The Texas Legislature is considering legislation that would ban homosexuals and bisexuals from becoming foster parents.

If the legislation is enacted, Texas would be the only state in the nation with such a restriction.

Arkansas had banned homosexuals — or any family with a homosexual member — from foster parenting, but a judge ruled the law unconstitutional.

The Texas version emerged Tuesday as a late House amendment after nearly five hours of debate over a massive overhaul of the state’s child and adult protective services.

Rep. Robert Talton, Pasadena Republican, said he added the proposal as an amendment because it would not get a hearing if he filed it as a separate bill.

“It’s our responsibility to make sure that we protect our most vulnerable children, and I don’t think we are doing that if we allow a foster parent that is homosexual or bisexual,” he said. “I think a child ought to have the opportunity to be presented to a traditional family as such.

“And if they choose to be homosexual or lesbian, then that’s their choice when they are 18.”

Several Democrats argued against the amendment, but it passed by a 81-58 vote in the heavily Republican-controlled House.

“We are here to put children first, not ideology,” said Rep. Mike Villarreal, San Antonio Democrat. “How are we going to implement Representative Talton’s inquisition?”

“The system is broken and together we must fix it,” said Rep. Suzanna Gratia Hupp, Lampasas Republican who sponsored the House bill’s widespread overhaul of the state’s programs for children.

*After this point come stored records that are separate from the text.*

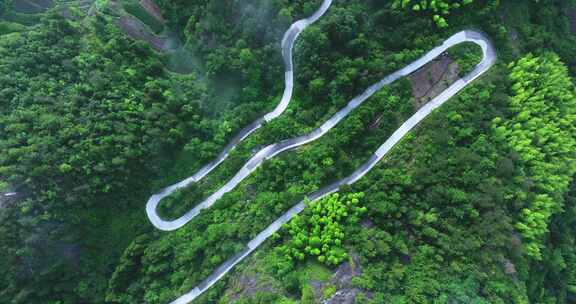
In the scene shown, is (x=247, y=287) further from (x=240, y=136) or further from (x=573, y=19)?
(x=573, y=19)

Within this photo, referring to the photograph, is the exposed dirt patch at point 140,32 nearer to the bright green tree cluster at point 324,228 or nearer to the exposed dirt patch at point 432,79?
the bright green tree cluster at point 324,228

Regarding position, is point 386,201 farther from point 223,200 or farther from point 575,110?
point 575,110

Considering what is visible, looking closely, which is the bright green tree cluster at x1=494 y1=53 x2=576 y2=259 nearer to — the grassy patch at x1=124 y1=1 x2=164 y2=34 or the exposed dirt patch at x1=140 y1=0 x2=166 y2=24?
the grassy patch at x1=124 y1=1 x2=164 y2=34

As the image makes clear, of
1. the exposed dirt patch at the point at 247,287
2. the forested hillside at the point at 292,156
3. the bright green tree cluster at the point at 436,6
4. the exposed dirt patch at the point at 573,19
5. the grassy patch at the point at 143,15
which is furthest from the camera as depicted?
the grassy patch at the point at 143,15

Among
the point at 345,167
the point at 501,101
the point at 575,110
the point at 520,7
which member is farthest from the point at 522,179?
the point at 520,7

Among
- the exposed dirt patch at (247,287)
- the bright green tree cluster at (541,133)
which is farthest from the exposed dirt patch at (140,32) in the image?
the bright green tree cluster at (541,133)

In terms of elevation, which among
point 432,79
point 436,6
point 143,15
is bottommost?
point 432,79

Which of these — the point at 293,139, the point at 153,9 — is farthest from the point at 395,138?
the point at 153,9

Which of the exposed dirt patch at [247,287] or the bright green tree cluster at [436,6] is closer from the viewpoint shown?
the exposed dirt patch at [247,287]
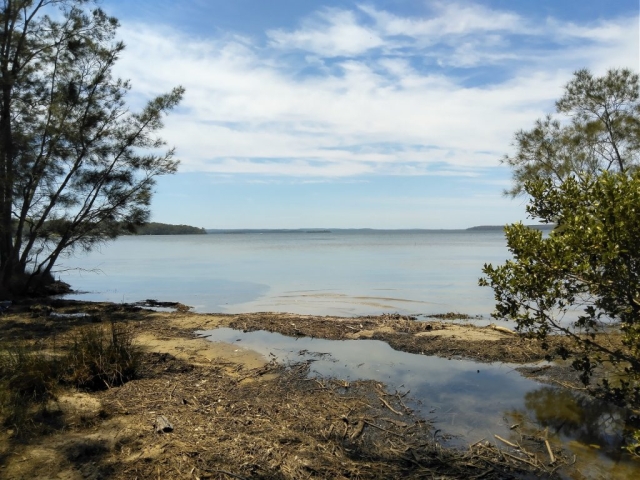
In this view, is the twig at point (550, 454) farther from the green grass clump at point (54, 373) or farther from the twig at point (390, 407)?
the green grass clump at point (54, 373)

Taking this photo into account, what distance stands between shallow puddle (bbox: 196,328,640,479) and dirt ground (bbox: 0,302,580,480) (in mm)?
340

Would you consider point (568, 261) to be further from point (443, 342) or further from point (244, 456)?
point (443, 342)

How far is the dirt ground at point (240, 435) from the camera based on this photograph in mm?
4246

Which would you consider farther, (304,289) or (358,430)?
(304,289)

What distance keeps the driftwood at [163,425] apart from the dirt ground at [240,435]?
0.02 m

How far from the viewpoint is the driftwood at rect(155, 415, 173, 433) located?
4.84 m

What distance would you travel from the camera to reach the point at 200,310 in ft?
54.7

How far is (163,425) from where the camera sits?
4.90m

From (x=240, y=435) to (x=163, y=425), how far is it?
2.69 ft

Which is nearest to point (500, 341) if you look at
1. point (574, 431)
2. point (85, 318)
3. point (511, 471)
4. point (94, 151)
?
point (574, 431)

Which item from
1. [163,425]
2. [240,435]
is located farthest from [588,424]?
[163,425]

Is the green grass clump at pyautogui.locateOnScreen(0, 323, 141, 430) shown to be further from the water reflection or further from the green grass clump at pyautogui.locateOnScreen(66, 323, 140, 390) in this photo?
the water reflection

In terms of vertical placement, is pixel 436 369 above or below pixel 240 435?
below

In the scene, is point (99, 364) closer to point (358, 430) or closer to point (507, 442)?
point (358, 430)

In addition to revamping the system of handling abuse or neglect cases, the Hupp bill would add about $250 million to the agency’s budget for 848 more investigators, increased monitoring of foster homes and a streamlining of services.

Private companies, which now handle three of every four foster homes in Texas, would manage them all under the bill.

The realignment bill passed by a 126-16 vote.

Mrs. Hupp said she agreed “with the philosophy” of the Talton amendment, but was not sure whether it would remain part of the legislation.

The Senate has passed a more moderate approach to Child Protective Services reform.

Rep. Carlos Uresti, a Democrat and co-sponsor of the Hupp bill, is expected to be a member of the House-Senate conference committee that will iron out the final legislation.

He said he was not sure the anti-homosexual portion would remain.

“I would hope the Senate will have a little more sense, and be a little more sensitive,” he said.